Buy to let management platform Howsy has analysed 34 areas currently seeing significant infrastructure work. 

Top of the league table comes Dundee Waterfront, where properties average £146,000 to buy and produce a typical rent of £881 per month – thus making a 7.2 per cent yield. Expected to bring 7,000 further jobs, it’s thought to be one of Western Europe’s most extensive waterfront projects and one of the biggest urban developments in Scotland.

Liverpool Ten Streets comes second, with homes typically costing£123,480 and producing average monthly rent of £657 – a 6.4 per cent return. 

Other infrastructure projects with residential yields of between five and six per cent include Destination Bootle, Tribeca Belfast, Wirral Waters, Manchester Mayfield, Purfleet-on-Thames, South Shields 365, and Salford Crescent. 

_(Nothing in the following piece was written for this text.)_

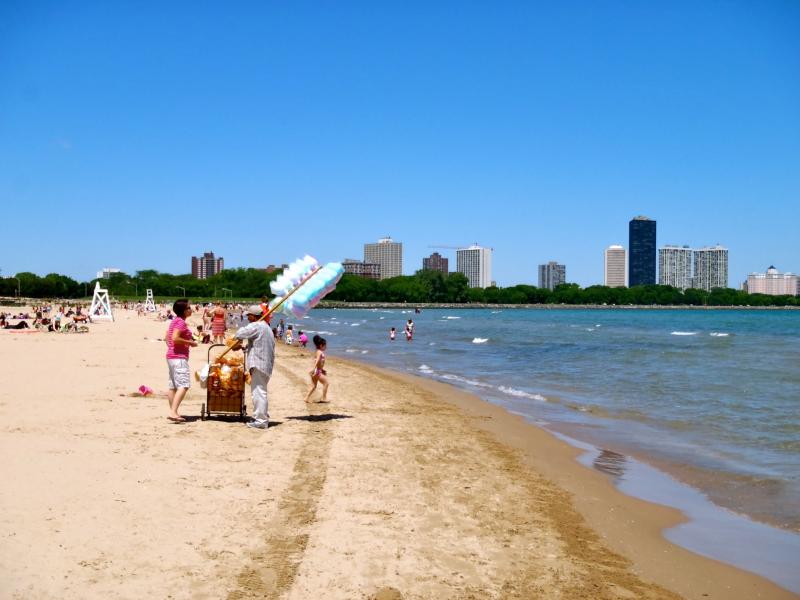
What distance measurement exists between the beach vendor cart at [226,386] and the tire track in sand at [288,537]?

Of the 34 projects analysed the vast and controversial Earls Court development in central London comes bottom, with a yield of just 2.4 per cent and a typical property cost of £1.129m.

“There are a whole host of areas currently undergoing extensive regeneration projects which will increase rental demand in the short-term due to the construction itself, but also in the long-term, as these new developments bring more job opportunities and a greater appeal for living in general” explains Howsy chief executive Calum Brannan.